The speech conversion method according to claim 11 or 12 ,
The speech conversion method, wherein the spectrum shape interpolation process performs an interpolation process using a transition function between the two spectrum shapes when performing the interpolation using the two spectrum shapes.

The voice conversion method according to claim 13 .
The speech conversion method, wherein the transition function is previously defined as a linear function or a nonlinear function.

The voice conversion method according to claim 13 .
The speech conversion method, wherein the two spectrum shapes are divided into a plurality of regions on the frequency axis, and the transition function is defined for each region.

The voice conversion method according to claim 13 .
The speech conversion method, wherein the spectrum shape interpolation step determines the transition function in correspondence with the second phoneme.

The voice conversion method according to claim 13 .
In the spectral shape interpolation process, the two spectral shapes are divided into a plurality of regions on the frequency axis, and the transitions for the real frequency and magnitude pairs on the two spectral shapes belonging to each region are performed. An audio conversion method, wherein interpolation processing using a linear function as a function is performed over the plurality of regions.

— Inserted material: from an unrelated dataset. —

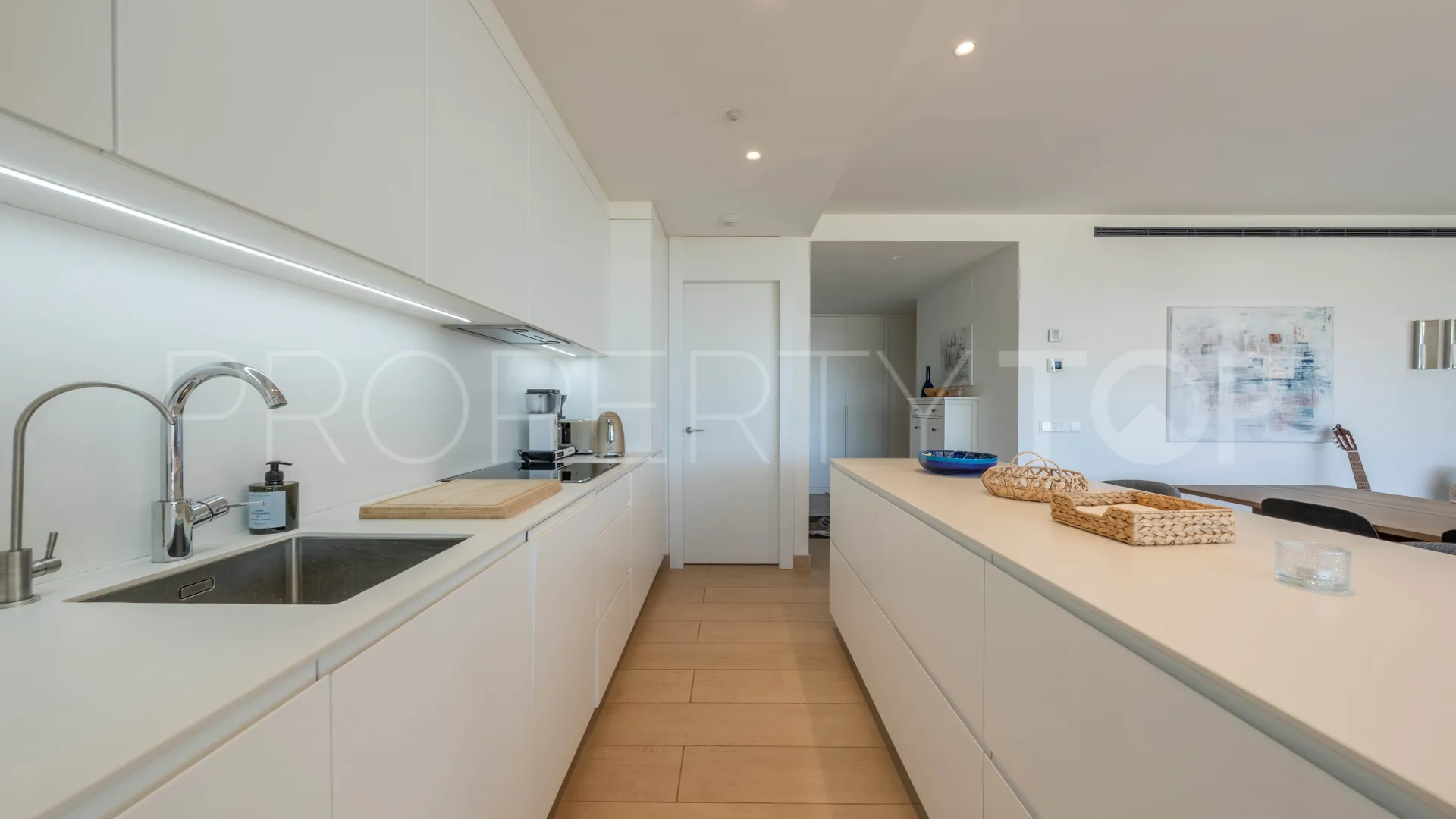 For sale El Higueron 2 bedrooms ground floor apartment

The speech conversion method according to claim 17 ,
The spectral shape interpolation process is:
An interpolation frequency is obtained by interpolating, using the linear function, a first frequency that is a frequency of one spectrum shape belonging to each region and a second frequency that is the frequency of the other spectrum shape corresponding to the first frequency. Frequency interpolation process to calculate
A magnitude interpolation process of interpolating, using the linear function, a first magnitude that is a magnitude of one of the spectrum shapes belonging to each region and a second magnitude that is the magnitude of the other spectrum shape corresponding to the first magnitude; A speech conversion method characterized by comprising:

The speech conversion method according to claim 11 ,
The target behavior data further defines a temporal change in the amplitude of the target sound,
A spectral tilt correction process for correcting the spectral tilt of the spectral shape calculated in the spectral shape interpolation process according to the amplitude of the temporal position in the target behavior data determined in the alignment process;
The converted voice signal generating step generates and outputs a converted voice signal based on the spectrum shape whose spectrum tilt is corrected in the spectrum tilt correcting step.

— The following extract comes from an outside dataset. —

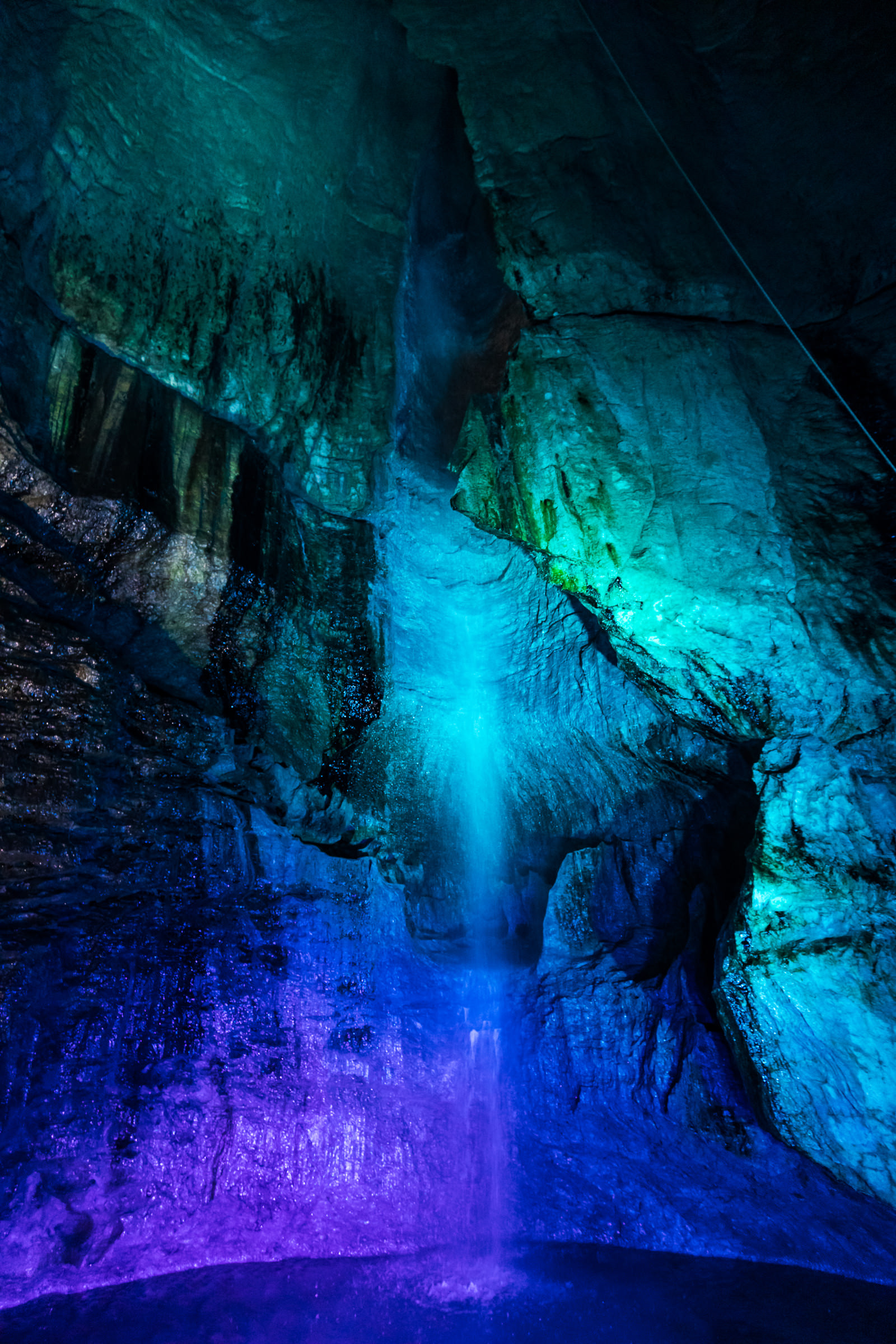 ライトアップされた滝観洞の滝の写真素材 ぱくたそ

The speech conversion method according to claim 12 ,
The spectrum calculated in the spectrum shape interpolation process according to the comparison result of the spectrum inclination of the spectrum shape calculated in the spectrum shape interpolation process and the spectrum inclination of the spectrum shape obtained from the input frame data. A speech conversion method characterized by comprising a spectral tilt correction process for correcting the spectral tilt of the shape.